• [Exercise material]:

== Segment start ==

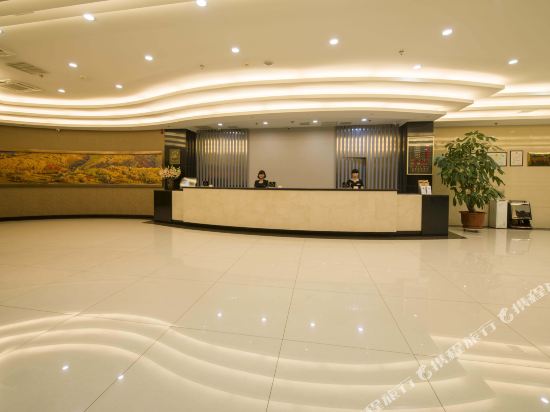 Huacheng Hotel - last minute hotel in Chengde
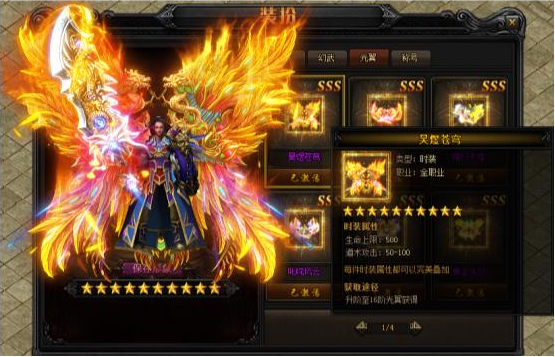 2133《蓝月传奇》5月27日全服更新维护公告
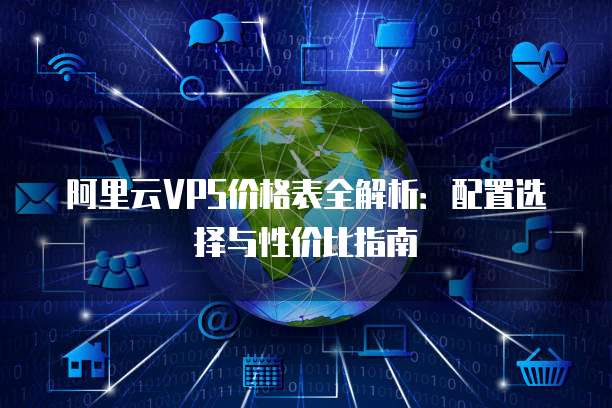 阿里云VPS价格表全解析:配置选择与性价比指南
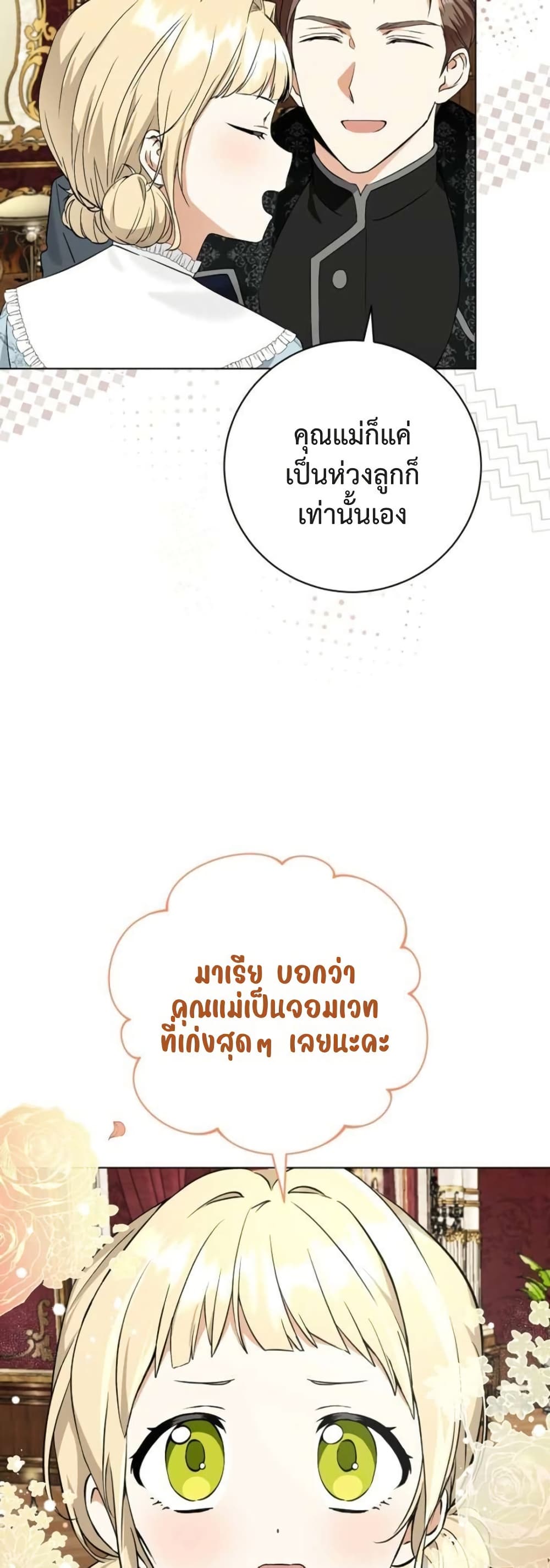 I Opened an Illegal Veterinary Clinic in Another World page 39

== Segment end ==
== Segment start ==

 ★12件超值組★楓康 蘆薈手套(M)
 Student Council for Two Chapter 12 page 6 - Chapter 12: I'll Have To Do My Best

== Segment end ==

• [Your task]:
What is needed is an exact copy of only the lines above from the one with "Huacheng Hotel - last" to the one with "I Opened an", both kept, with every picture left out.

• [Result of this task]:
 Huacheng Hotel - last minute hotel in Chengde
 2133《蓝月传奇》5月27日全服更新维护公告
 阿里云VPS价格表全解析:配置选择与性价比指南
 I Opened an Illegal Veterinary Clinic in Another World page 39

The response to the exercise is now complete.